- [Document extract]:
-=-=-=-=-

Week 8 - Linear models: regression Flashcards
linear regression
Assumption that relationship between variables is linear
Normal distribution
Numerical response variable
method of least squares
The line that fits the data dots best
Least squares regression line: line for which the sum of all squared deviations in Y is smallest.
forumla of a line
Y = a + bX
Slope: of a linear regression is the rate of change in Y per unit of X
populations and samples
Regression line from sample should be the population mean
predicted values
Predicted values: of Y from a regression line estimate the mean of Y for all individuals having a given value of X.

-=-=-=-=-

- [Task brief]:
Using the linear regression flashcards, explain why the least squares regression line counts as the line that fits the data best.

- [Data shown]:
-=-=-=-=-

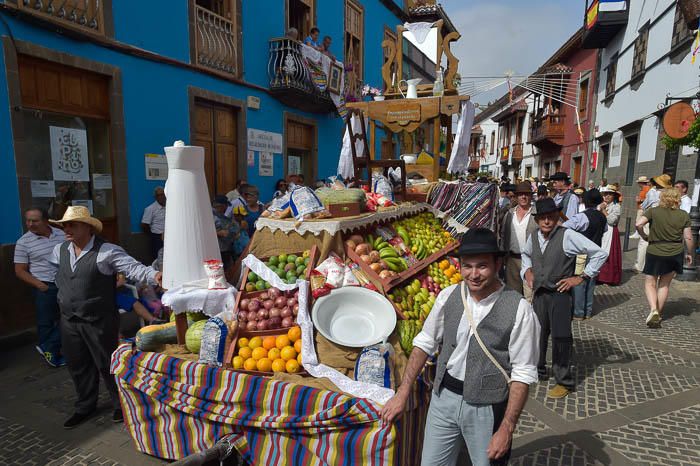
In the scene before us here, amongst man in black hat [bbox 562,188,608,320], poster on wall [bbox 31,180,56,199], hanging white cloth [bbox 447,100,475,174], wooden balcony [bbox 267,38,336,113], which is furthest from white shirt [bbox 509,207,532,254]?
wooden balcony [bbox 267,38,336,113]

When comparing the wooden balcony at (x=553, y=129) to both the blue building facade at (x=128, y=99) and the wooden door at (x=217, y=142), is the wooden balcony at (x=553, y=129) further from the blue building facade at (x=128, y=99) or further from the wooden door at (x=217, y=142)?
the wooden door at (x=217, y=142)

-=-=-=-=-

- [Problem solution]:
The least squares regression line is the line for which the sum of all squared deviations in Y is smallest. Because no other line gives a smaller total, the method of least squares treats it as the line that fits the data best.